Angels of Light | Preview | live at the Bowery Ballroom

TIME OUT NY: Issue 324/325 | Jordan N. Mamone

Michael Gira certainly hasn't softened his outlook or lost his edge over the past 20 years.

Two decades ago, he began strategizing the ultraslow, blast-furnace noise-rock of Swans, whose crushingly physical rhythms and guitar terrorism influenced generations of grindcore, industrial and postpunk warlords. These days, as the leader of the largely acoustic Angels of Light, he channels his energy into quiet, dis- turbing ballads that erupt into huge, sparklingly euphonic crescendos. But despite their superficially vast differences in style, both groups revolve around the same basic obsessions with hypnotic repetition, gut-wrenching emotional impact, sensually sooty lyrics and an attention to detail.

For proof, sample Gira's trio of 2001 releases on his own Young God label. The Angels of Light's second album, How I Loved You, strips down and improves upon the silken beauty, grim imagery and orchestral swells of the band's more sedate 1999 debut, New Mother. Whether Gira is reveling in the dreamy narco-bliss of "Evangeline," possessed by the spirit of a raped prisoner in the galloping "My True Body," or indulging his perversions to the percussive thrusts of "New York Girls," he brings increased immediacy to this recent collection of oedipal love/hate songs.
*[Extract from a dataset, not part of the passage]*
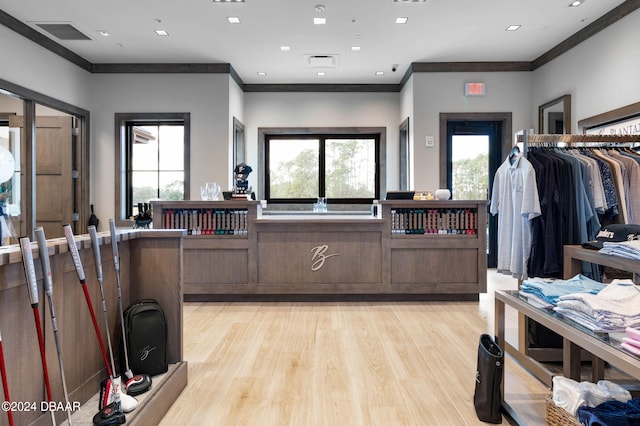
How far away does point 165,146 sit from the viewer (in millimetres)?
6684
By contrast, humble introspection and playful, home-studio tinkering dominate What We Did, his casual collaboration with Dan Matz (of the Birdwatcher and Windsor for the Derby). Excluding a couple of unsubtle digressions into folk and country, the pair's soft psychedelia, spaced-out abstractions and stabs at warped pop radiate warmth, imagination and intimacy. Even less formal is Gira's exquisitely packaged Solo Recordings at Home, most of which use only six strings, one microphone and a character-filled voice.

The Angels of Light return to their hometown of NYC for the final date of their U.S. tour. Lately, they've been running through small-ensemble versions of music from the aforementioned releases. Gira, a well-known perfectionist, tends to rearrange and intensify his material for performances, so this set should be an exceptionally fluid and bewitching experience.